- SELECTED TEXT:
Rotem, in an analogous art, teaches the above limitation. Rotem relates to “graph lowering compiler techniques for neural networks” (title), and is therefore in the same field of endeavor as the claimed invention, namely machine learning. Rotem generally pertains to 
“a machine learning compiler for heterogeneous hardware,” known as “Glow” (see abstract, first sentence).
	In particular, Rotem teaches “compiling code to implement” a runtime engine [Abstract: “This paper presents the design of Glow, a machine learning compiler for heterogeneous hardware.” § 2.1: “Glow is designed to consume a neural network compute graph, optimize it, and code generate for it for a diverse set of backends in a more scalable way.” § 5, paragraph 1: “The Glow CPU backend compiles the low-level intermediate representation into an optimized stream of instructions.” That is, the compiler compiles the model (see § 6, paragraph 1) so that it can be executed. Since a model may include a runtime engine (note that Hostetler already teaches that a “model” may include the throttling controller which corresponds to the “runtime engine”), Rotem addresses the context of compiling code to implement a runtime engine.]
	It would have been obvious to one of ordinary skill in the art before the effective filing date of the claimed invention to have combined the teachings of Hostetler with the teachings of Rotem by modifying Hostetler to include the operation of compiling code to implement the runtime engine of Hostetler. The motivation would have been to utilize a compiler to execute code more efficiently, as suggested by Rotem, § 1, paragraph 2: “machine learning frameworks have started to hand over the graph to compilers that execute code more efficiently.”	
As to claim 2, the combination of Hostetler and Rotem teaches the method of claim 1, wherein during the throttling operations, the runtime engine identifies portions of the DNN to mask out and/or selects portions of the DNN to traverse [Hostetler, § 6: “We instantiated throttleable NNs using gated networks composed of many smaller components that can be turned on and off.” § 4, paragraph 2: “the control parameter u determines the number of gated blocks that should be used, and the choice of which blocks to turn on is made.” That is, a component that is turned off is masked out, while a component that is turned on is traversed.], but Hosteler as modified thus far does not teach the remaining limitations of “based on a graph analysis involving the model, the set of weights and the runtime metadata.”

- RAW DATA:

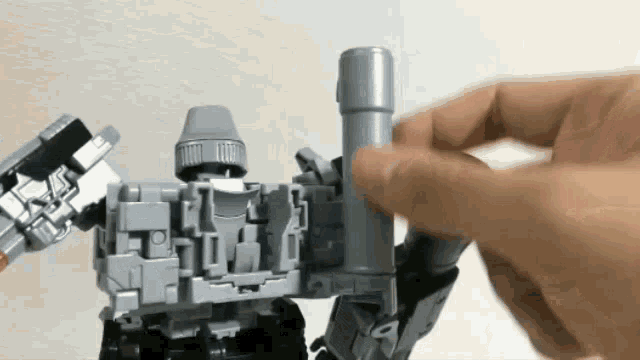 a person is holding a toy robot in their hand and playing with it .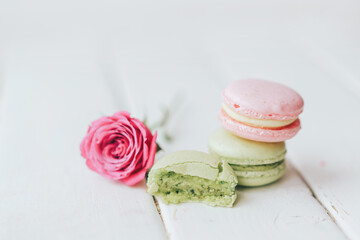 On a wooden background there are two macarons, one green and the other pink, and a beautiful rose with a half macaroon in front of a white background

- THINGS TO DO:
[1] Can you write out the patent examination passage from "Rotem, in an" up to and including "abstract, first sentence)."?
[2] What comes next in the patent examination passage? Continue it from its last sentence.
The material has no connection to the patent examination passage.

- ANSWERS TO THE EXERCISE:
[1]
Rotem, in an analogous art, teaches the above limitation. Rotem relates to “graph lowering compiler techniques for neural networks” (title), and is therefore in the same field of endeavor as the claimed invention, namely machine learning. Rotem generally pertains to 
“a machine learning compiler for heterogeneous hardware,” known as “Glow” (see abstract, first sentence).

[2]
Rotem further teaches “based on a graph analysis involving the model, the set of weights and the runtime metadata.” [§ 6.1 (“Glow Runtime Components”), paragraph 4: “Figure 9 shows a simple example of a partitioned, directed graph converted into a schedule.” As shown in FIG. 9, caption: “A simple example showing a graph partitioned into multiple sub-graphs, themselves making up a directed graph, and then converted into a schedule by the executor.” That is, the executor, which is part of the runtime components that are analogous to a runtime engine, creates a schedule based on the partitioned graph. Note that the original graph is a model with a set of weights, as described in § 6.1, paragraph 1: “Depending on each accelerator’s available memory and the size of the weights of a model, we may want or need to partition an input network into sub-graphs across multiple accelerators in order to saturate each accelerator.” It is noted that the limitation of “runtime metadata” is already taught by Hostetler as being part of the model. Since Rotem teaches a runtime engine in the form of the runtime components, Rotem’s teachings are compatible with the runtime meta of Hostetler, and Rotem is also deemed to teach additional runtime metadata in the form of the graph shown in FIG. 9. Moreover, the runtime schedule in Rotem has the function of identifying “portions of the DNN to mask out and/or selects portions of the DNN to traverse,” since it is used to execute the neural network model.]
It would have been obvious to one of ordinary skill in the art before the effective filing date of the claimed invention to have incorporated, into combination of Hostetler and Rotem thus far, the above further teachings of Rotem by modifying the runtime engine so that it identifies portions of the DNN to mask out and/or selects portions of the DNN to traverse “based on a graph analysis involving the model, the set of weights and the runtime metadata.” The motivation would have been to implement a runtime engine that is capable of partitioning models, queueing requests, and executing models across multiple devices. (Rotem, § 6, paragraph 1: “Glow provides a runtime that is capable of partitioning models, queueing requests, and executing models across multiple devices. It provides a host level abstraction for compiling and loading models and handling concurrent inference requests on all those models.”).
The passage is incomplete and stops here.